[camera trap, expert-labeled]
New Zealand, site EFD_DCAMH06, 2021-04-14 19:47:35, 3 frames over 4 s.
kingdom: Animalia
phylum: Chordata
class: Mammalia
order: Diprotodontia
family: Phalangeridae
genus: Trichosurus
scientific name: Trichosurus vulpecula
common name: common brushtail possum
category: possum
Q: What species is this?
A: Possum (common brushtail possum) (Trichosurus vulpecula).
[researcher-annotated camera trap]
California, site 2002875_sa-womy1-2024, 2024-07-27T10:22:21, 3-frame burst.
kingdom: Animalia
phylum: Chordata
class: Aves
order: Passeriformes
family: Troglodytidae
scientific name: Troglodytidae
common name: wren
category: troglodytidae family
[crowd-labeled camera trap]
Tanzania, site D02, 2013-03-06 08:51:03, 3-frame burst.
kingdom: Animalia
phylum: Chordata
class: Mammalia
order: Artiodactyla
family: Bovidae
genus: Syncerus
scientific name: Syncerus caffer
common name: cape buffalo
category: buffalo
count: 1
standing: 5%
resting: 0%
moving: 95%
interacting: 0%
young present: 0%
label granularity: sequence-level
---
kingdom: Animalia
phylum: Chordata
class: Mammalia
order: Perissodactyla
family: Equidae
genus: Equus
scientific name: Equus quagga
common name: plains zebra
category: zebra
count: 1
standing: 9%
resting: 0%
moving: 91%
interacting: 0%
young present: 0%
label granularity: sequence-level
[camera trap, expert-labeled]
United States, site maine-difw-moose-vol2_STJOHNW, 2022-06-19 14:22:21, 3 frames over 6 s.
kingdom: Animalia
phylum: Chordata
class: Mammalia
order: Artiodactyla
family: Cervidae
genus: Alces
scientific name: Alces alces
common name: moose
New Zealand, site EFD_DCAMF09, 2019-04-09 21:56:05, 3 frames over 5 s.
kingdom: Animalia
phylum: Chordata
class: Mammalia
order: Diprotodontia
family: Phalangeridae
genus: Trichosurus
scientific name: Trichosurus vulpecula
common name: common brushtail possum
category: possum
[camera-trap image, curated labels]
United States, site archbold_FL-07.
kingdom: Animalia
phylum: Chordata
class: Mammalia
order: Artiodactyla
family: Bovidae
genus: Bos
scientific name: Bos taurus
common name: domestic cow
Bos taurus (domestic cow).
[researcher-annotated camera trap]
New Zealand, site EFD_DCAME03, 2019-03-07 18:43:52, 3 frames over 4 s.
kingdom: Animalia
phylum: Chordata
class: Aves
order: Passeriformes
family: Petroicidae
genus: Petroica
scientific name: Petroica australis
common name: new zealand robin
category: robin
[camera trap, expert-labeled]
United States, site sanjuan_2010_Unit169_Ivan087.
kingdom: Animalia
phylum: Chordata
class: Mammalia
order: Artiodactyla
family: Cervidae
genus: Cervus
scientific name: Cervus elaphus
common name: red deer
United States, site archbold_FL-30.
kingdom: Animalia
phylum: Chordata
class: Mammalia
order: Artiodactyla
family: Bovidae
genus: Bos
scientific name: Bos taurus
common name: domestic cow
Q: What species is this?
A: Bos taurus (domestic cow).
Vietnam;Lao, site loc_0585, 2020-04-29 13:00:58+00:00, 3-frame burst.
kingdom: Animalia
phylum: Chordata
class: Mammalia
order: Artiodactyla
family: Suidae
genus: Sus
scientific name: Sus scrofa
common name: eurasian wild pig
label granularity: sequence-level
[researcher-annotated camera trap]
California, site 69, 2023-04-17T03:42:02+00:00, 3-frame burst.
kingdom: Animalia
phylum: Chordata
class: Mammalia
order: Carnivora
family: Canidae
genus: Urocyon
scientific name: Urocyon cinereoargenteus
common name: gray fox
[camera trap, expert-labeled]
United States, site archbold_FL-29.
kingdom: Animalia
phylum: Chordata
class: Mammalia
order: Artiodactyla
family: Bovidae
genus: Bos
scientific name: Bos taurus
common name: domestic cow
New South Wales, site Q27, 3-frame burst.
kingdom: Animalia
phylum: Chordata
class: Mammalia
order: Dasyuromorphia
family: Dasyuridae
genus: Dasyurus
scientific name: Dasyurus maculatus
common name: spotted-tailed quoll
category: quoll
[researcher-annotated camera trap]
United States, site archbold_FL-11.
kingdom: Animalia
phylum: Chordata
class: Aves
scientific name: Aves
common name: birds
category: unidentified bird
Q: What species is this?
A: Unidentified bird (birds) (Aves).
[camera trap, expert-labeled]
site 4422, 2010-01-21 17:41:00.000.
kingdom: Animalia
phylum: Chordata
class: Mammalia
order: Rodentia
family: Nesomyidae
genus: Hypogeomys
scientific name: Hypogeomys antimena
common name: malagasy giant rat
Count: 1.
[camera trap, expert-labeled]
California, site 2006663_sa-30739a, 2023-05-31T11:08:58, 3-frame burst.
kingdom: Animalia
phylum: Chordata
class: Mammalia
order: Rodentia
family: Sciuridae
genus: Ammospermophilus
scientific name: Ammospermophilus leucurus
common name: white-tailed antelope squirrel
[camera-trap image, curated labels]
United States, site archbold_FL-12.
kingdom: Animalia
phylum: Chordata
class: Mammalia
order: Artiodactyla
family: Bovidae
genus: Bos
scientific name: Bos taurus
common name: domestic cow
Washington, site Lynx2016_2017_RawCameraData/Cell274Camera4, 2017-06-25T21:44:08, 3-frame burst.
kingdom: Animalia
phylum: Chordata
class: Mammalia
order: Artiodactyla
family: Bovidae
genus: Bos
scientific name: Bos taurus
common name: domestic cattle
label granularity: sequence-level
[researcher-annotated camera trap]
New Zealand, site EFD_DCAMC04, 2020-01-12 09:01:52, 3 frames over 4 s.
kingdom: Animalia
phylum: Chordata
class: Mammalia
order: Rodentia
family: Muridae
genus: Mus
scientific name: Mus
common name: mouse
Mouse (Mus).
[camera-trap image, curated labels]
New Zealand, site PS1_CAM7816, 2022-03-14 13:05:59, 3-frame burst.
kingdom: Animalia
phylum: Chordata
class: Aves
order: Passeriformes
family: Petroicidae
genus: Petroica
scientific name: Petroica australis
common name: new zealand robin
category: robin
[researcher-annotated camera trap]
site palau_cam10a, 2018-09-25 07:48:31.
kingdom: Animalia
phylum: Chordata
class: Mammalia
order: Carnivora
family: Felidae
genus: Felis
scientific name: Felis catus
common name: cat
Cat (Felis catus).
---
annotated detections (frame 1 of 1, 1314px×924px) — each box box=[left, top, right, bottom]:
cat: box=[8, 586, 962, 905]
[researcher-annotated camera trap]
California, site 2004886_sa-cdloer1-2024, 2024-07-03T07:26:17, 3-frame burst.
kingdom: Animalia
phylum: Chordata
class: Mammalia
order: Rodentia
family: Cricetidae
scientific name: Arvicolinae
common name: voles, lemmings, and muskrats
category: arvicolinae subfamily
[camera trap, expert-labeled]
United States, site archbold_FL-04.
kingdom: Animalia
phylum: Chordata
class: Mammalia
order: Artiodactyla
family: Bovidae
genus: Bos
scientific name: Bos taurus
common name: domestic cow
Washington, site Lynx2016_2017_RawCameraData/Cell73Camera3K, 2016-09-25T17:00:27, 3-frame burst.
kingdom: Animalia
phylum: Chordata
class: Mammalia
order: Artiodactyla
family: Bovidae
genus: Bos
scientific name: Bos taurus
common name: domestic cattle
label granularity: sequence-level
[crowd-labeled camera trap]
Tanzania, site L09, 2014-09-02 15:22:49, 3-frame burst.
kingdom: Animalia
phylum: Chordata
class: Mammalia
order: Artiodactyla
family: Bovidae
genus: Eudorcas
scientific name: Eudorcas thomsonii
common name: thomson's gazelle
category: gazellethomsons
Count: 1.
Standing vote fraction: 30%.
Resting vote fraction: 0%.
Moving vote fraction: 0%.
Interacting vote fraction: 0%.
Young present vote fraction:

____________

Activity: Return the listing above verbatim.

The completed task:
[camera trap, expert-labeled]
New Zealand, site EFD_DCAMH06, 2021-04-14 19:47:35, 3 frames over 4 s.
kingdom: Animalia
phylum: Chordata
class: Mammalia
order: Diprotodontia
family: Phalangeridae
genus: Trichosurus
scientific name: Trichosurus vulpecula
common name: common brushtail possum
category: possum
Q: What species is this?
A: Possum (common brushtail possum) (Trichosurus vulpecula).
[researcher-annotated camera trap]
California, site 2002875_sa-womy1-2024, 2024-07-27T10:22:21, 3-frame burst.
kingdom: Animalia
phylum: Chordata
class: Aves
order: Passeriformes
family: Troglodytidae
scientific name: Troglodytidae
common name: wren
category: troglodytidae family
[crowd-labeled camera trap]
Tanzania, site D02, 2013-03-06 08:51:03, 3-frame burst.
kingdom: Animalia
phylum: Chordata
class: Mammalia
order: Artiodactyla
family: Bovidae
genus: Syncerus
scientific name: Syncerus caffer
common name: cape buffalo
category: buffalo
count: 1
standing: 5%
resting: 0%
moving: 95%
interacting: 0%
young present: 0%
label granularity: sequence-level
---
kingdom: Animalia
phylum: Chordata
class: Mammalia
order: Perissodactyla
family: Equidae
genus: Equus
scientific name: Equus quagga
common name: plains zebra
category: zebra
count: 1
standing: 9%
resting: 0%
moving: 91%
interacting: 0%
young present: 0%
label granularity: sequence-level
[camera trap, expert-labeled]
United States, site maine-difw-moose-vol2_STJOHNW, 2022-06-19 14:22:21, 3 frames over 6 s.
kingdom: Animalia
phylum: Chordata
class: Mammalia
order: Artiodactyla
family: Cervidae
genus: Alces
scientific name: Alces alces
common name: moose
New Zealand, site EFD_DCAMF09, 2019-04-09 21:56:05, 3 frames over 5 s.
kingdom: Animalia
phylum: Chordata
class: Mammalia
order: Diprotodontia
family: Phalangeridae
genus: Trichosurus
scientific name: Trichosurus vulpecula
common name: common brushtail possum
category: possum
[camera-trap image, curated labels]
United States, site archbold_FL-07.
kingdom: Animalia
phylum: Chordata
class: Mammalia
order: Artiodactyla
family: Bovidae
genus: Bos
scientific name: Bos taurus
common name: domestic cow
Bos taurus (domestic cow).
[researcher-annotated camera trap]
New Zealand, site EFD_DCAME03, 2019-03-07 18:43:52, 3 frames over 4 s.
kingdom: Animalia
phylum: Chordata
class: Aves
order: Passeriformes
family: Petroicidae
genus: Petroica
scientific name: Petroica australis
common name: new zealand robin
category: robin
[camera trap, expert-labeled]
United States, site sanjuan_2010_Unit169_Ivan087.
kingdom: Animalia
phylum: Chordata
class: Mammalia
order: Artiodactyla
family: Cervidae
genus: Cervus
scientific name: Cervus elaphus
common name: red deer
United States, site archbold_FL-30.
kingdom: Animalia
phylum: Chordata
class: Mammalia
order: Artiodactyla
family: Bovidae
genus: Bos
scientific name: Bos taurus
common name: domestic cow
Q: What species is this?
A: Bos taurus (domestic cow).
Vietnam;Lao, site loc_0585, 2020-04-29 13:00:58+00:00, 3-frame burst.
kingdom: Animalia
phylum: Chordata
class: Mammalia
order: Artiodactyla
family: Suidae
genus: Sus
scientific name: Sus scrofa
common name: eurasian wild pig
label granularity: sequence-level
[researcher-annotated camera trap]
California, site 69, 2023-04-17T03:42:02+00:00, 3-frame burst.
kingdom: Animalia
phylum: Chordata
class: Mammalia
order: Carnivora
family: Canidae
genus: Urocyon
scientific name: Urocyon cinereoargenteus
common name: gray fox
[camera trap, expert-labeled]
United States, site archbold_FL-29.
kingdom: Animalia
phylum: Chordata
class: Mammalia
order: Artiodactyla
family: Bovidae
genus: Bos
scientific name: Bos taurus
common name: domestic cow
New South Wales, site Q27, 3-frame burst.
kingdom: Animalia
phylum: Chordata
class: Mammalia
order: Dasyuromorphia
family: Dasyuridae
genus: Dasyurus
scientific name: Dasyurus maculatus
common name: spotted-tailed quoll
category: quoll
[researcher-annotated camera trap]
United States, site archbold_FL-11.
kingdom: Animalia
phylum: Chordata
class: Aves
scientific name: Aves
common name: birds
category: unidentified bird
Q: What species is this?
A: Unidentified bird (birds) (Aves).
[camera trap, expert-labeled]
site 4422, 2010-01-21 17:41:00.000.
kingdom: Animalia
phylum: Chordata
class: Mammalia
order: Rodentia
family: Nesomyidae
genus: Hypogeomys
scientific name: Hypogeomys antimena
common name: malagasy giant rat
Count: 1.
[camera trap, expert-labeled]
California, site 2006663_sa-30739a, 2023-05-31T11:08:58, 3-frame burst.
kingdom: Animalia
phylum: Chordata
class: Mammalia
order: Rodentia
family: Sciuridae
genus: Ammospermophilus
scientific name: Ammospermophilus leucurus
common name: white-tailed antelope squirrel
[camera-trap image, curated labels]
United States, site archbold_FL-12.
kingdom: Animalia
phylum: Chordata
class: Mammalia
order: Artiodactyla
family: Bovidae
genus: Bos
scientific name: Bos taurus
common name: domestic cow
Washington, site Lynx2016_2017_RawCameraData/Cell274Camera4, 2017-06-25T21:44:08, 3-frame burst.
kingdom: Animalia
phylum: Chordata
class: Mammalia
order: Artiodactyla
family: Bovidae
genus: Bos
scientific name: Bos taurus
common name: domestic cattle
label granularity: sequence-level
[researcher-annotated camera trap]
New Zealand, site EFD_DCAMC04, 2020-01-12 09:01:52, 3 frames over 4 s.
kingdom: Animalia
phylum: Chordata
class: Mammalia
order: Rodentia
family: Muridae
genus: Mus
scientific name: Mus
common name: mouse
Mouse (Mus).
[camera-trap image, curated labels]
New Zealand, site PS1_CAM7816, 2022-03-14 13:05:59, 3-frame burst.
kingdom: Animalia
phylum: Chordata
class: Aves
order: Passeriformes
family: Petroicidae
genus: Petroica
scientific name: Petroica australis
common name: new zealand robin
category: robin
[researcher-annotated camera trap]
site palau_cam10a, 2018-09-25 07:48:31.
kingdom: Animalia
phylum: Chordata
class: Mammalia
order: Carnivora
family: Felidae
genus: Felis
scientific name: Felis catus
common name: cat
Cat (Felis catus).
---
annotated detections (frame 1 of 1, 1314px×924px) — each box box=[left, top, right, bottom]:
cat: box=[8, 586, 962, 905]
[researcher-annotated camera trap]
California, site 2004886_sa-cdloer1-2024, 2024-07-03T07:26:17, 3-frame burst.
kingdom: Animalia
phylum: Chordata
class: Mammalia
order: Rodentia
family: Cricetidae
scientific name: Arvicolinae
common name: voles, lemmings, and muskrats
category: arvicolinae subfamily
[camera trap, expert-labeled]
United States, site archbold_FL-04.
kingdom: Animalia
phylum: Chordata
class: Mammalia
order: Artiodactyla
family: Bovidae
genus: Bos
scientific name: Bos taurus
common name: domestic cow
Washington, site Lynx2016_2017_RawCameraData/Cell73Camera3K, 2016-09-25T17:00:27, 3-frame burst.
kingdom: Animalia
phylum: Chordata
class: Mammalia
order: Artiodactyla
family: Bovidae
genus: Bos
scientific name: Bos taurus
common name: domestic cattle
label granularity: sequence-level
[crowd-labeled camera trap]
Tanzania, site L09, 2014-09-02 15:22:49, 3-frame burst.
kingdom: Animalia
phylum: Chordata
class: Mammalia
order: Artiodactyla
family: Bovidae
genus: Eudorcas
scientific name: Eudorcas thomsonii
common name: thomson's gazelle
category: gazellethomsons
Count: 1.
Standing vote fraction: 30%.
Resting vote fraction: 0%.
Moving vote fraction: 0%.
Interacting vote fraction: 0%.
Young present vote fraction:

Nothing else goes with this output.